New York Times columnist Thomas L. Friedman offered “The Geo-Green Alternative” on January 30:
“I am a geo-green. The geo-greens believe that, going forward, if we put all our focus on reducing the price of oil — by conservation, by developing renewable and alternative energies and by expanding nuclear power — we will force more reform than by any other strategy. You give me $18-a-barrel oil and I will give you political and economic reform from Algeria to Iran. . . . Shrink their oil revenue and they will have to open up their economies and their schools and liberate their women so that their people can compete. It’s that simple. By refusing to rein in US energy consumption, the Bush team is . . . depriving itself of the most effective lever for promoting internally driven reform in the Middle East.”

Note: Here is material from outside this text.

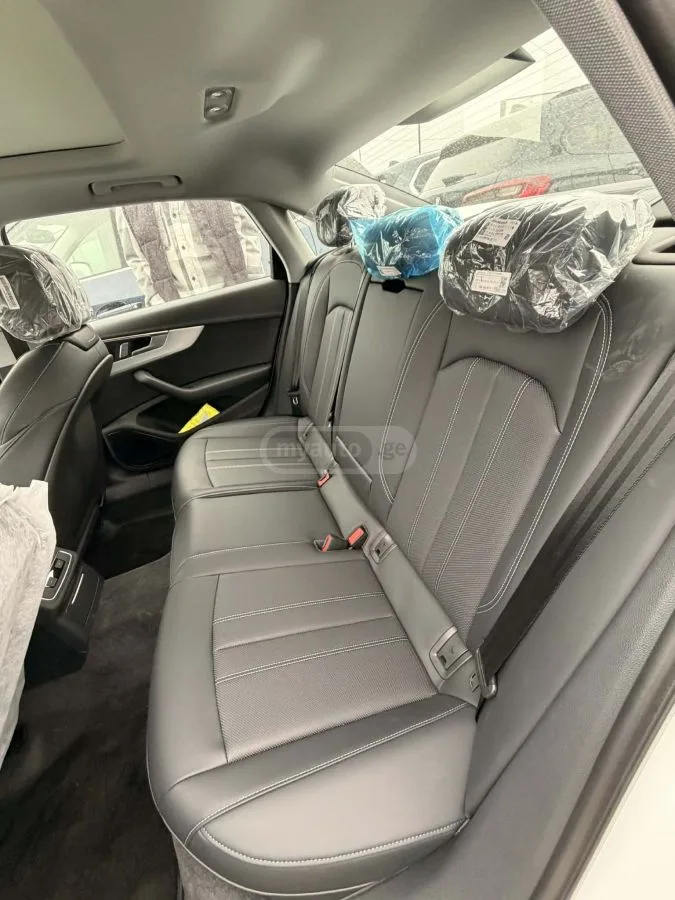 Audi A4 A4 L(long)meti sivrce ukana sa 2025 — миниатюра 3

“Geo-Green” relies on economic illiteracy. If oil fell to $18, there would obviously be much less incentive to conserve oil or to develop expensive alternative energy sources, including nuclear. It is sheer fantasy to imagine the Bush team could somehow “rein in US energy consumption” enough to make a dent in the global oil price. Even if oil prices did fall by a buck or two as a result of some sort of mandatory US austerity scheme, the benefit would go to China and other countries who would gladly buy any cheaper oil we unloaded on the world market.
Mr. Friedman’s geo-whiz political forecast fares no better than his economics. The price of West Texas Intermediate crude was below $18 most of the time from February 1986 to June 1999 -- falling as low as $11.28 at the end of 1998 and remaining below $20 at the end of 2001. So, why did we not see “political and economic reform from Algeria to Iran”? It’s that simple.